TO DO> For the data below, work out how many lines include the string "Blue" and report only the number.
+++ TASK INPUTS +++
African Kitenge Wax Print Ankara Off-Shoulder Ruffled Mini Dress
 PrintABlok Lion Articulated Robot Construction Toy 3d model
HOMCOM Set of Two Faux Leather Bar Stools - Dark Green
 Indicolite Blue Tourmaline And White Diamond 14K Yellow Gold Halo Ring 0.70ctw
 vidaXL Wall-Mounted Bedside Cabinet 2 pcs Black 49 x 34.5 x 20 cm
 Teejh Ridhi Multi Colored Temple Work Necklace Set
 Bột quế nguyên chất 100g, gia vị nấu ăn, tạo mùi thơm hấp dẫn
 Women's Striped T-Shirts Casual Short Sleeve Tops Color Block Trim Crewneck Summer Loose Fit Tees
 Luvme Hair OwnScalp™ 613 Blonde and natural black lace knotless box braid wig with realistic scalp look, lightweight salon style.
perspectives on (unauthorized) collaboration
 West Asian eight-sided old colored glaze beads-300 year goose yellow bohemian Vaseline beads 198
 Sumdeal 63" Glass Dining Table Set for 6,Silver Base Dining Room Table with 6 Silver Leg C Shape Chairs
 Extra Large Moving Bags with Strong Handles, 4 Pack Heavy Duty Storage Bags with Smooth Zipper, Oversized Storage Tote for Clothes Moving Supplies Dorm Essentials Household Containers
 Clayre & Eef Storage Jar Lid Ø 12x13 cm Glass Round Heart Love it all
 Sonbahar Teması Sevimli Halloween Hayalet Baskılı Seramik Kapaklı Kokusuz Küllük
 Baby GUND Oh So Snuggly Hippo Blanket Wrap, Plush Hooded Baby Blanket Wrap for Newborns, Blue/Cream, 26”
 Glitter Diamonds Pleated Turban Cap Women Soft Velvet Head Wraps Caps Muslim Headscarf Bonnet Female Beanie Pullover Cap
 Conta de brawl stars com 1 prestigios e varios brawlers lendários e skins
+++
RESULT FOR THIS TASK> 2